What you have to do –
Lay out the lines below as a Markdown table with the columns Number and Line. Give each nonblank line its own row, numbered in order, and leave out blank lines.

Given data –

◇ ◇ ◇

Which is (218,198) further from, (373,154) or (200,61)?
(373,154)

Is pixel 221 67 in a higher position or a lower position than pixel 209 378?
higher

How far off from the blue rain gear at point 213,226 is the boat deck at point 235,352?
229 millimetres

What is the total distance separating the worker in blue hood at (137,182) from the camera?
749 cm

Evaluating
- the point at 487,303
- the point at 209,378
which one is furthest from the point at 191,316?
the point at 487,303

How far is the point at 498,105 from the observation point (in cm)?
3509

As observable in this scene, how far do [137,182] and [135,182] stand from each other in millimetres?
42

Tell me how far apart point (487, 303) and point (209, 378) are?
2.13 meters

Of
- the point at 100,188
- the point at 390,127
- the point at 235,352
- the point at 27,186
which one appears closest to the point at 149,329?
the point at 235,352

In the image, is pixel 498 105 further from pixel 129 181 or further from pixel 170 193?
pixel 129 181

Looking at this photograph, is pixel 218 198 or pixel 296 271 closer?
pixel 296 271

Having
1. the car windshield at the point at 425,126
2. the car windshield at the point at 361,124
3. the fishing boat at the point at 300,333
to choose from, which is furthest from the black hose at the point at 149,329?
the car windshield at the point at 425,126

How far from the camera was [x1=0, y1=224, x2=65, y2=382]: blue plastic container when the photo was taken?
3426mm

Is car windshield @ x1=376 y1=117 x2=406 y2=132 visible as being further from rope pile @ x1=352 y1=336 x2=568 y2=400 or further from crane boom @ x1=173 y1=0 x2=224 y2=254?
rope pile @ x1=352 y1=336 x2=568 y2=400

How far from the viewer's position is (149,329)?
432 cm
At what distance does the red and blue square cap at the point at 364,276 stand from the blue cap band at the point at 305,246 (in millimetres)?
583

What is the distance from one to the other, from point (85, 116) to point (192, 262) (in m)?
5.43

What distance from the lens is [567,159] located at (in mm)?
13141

◇ ◇ ◇

The output –
| Number | Line |
|---|---|
| 1 | Which is (218,198) further from, (373,154) or (200,61)? |
| 2 | (373,154) |
| 3 | Is pixel 221 67 in a higher position or a lower position than pixel 209 378? |
| 4 | higher |
| 5 | How far off from the blue rain gear at point 213,226 is the boat deck at point 235,352? |
| 6 | 229 millimetres |
| 7 | What is the total distance separating the worker in blue hood at (137,182) from the camera? |
| 8 | 749 cm |
| 9 | Evaluating |
| 10 | - the point at 487,303 |
| 11 | - the point at 209,378 |
| 12 | which one is furthest from the point at 191,316? |
| 13 | the point at 487,303 |
| 14 | How far is the point at 498,105 from the observation point (in cm)? |
| 15 | 3509 |
| 16 | As observable in this scene, how far do [137,182] and [135,182] stand from each other in millimetres? |
| 17 | 42 |
| 18 | Tell me how far apart point (487, 303) and point (209, 378) are? |
| 19 | 2.13 meters |
| 20 | Of |
| 21 | - the point at 100,188 |
| 22 | - the point at 390,127 |
| 23 | - the point at 235,352 |
| 24 | - the point at 27,186 |
| 25 | which one appears closest to the point at 149,329? |
| 26 | the point at 235,352 |
| 27 | In the image, is pixel 498 105 further from pixel 129 181 or further from pixel 170 193? |
| 28 | pixel 129 181 |
| 29 | Looking at this photograph, is pixel 218 198 or pixel 296 271 closer? |
| 30 | pixel 296 271 |
| 31 | Having |
| 32 | 1. the car windshield at the point at 425,126 |
| 33 | 2. the car windshield at the point at 361,124 |
| 34 | 3. the fishing boat at the point at 300,333 |
| 35 | to choose from, which is furthest from the black hose at the point at 149,329? |
| 36 | the car windshield at the point at 425,126 |
| 37 | How far from the camera was [x1=0, y1=224, x2=65, y2=382]: blue plastic container when the photo was taken? |
| 38 | 3426mm |
| 39 | Is car windshield @ x1=376 y1=117 x2=406 y2=132 visible as being further from rope pile @ x1=352 y1=336 x2=568 y2=400 or further from crane boom @ x1=173 y1=0 x2=224 y2=254? |
| 40 | rope pile @ x1=352 y1=336 x2=568 y2=400 |
| 41 | How far from the viewer's position is (149,329)? |
| 42 | 432 cm |
| 43 | At what distance does the red and blue square cap at the point at 364,276 stand from the blue cap band at the point at 305,246 (in millimetres)? |
| 44 | 583 |
| 45 | What is the distance from one to the other, from point (85, 116) to point (192, 262) (in m)? |
| 46 | 5.43 |
| 47 | What distance from the lens is [567,159] located at (in mm)? |
| 48 | 13141 |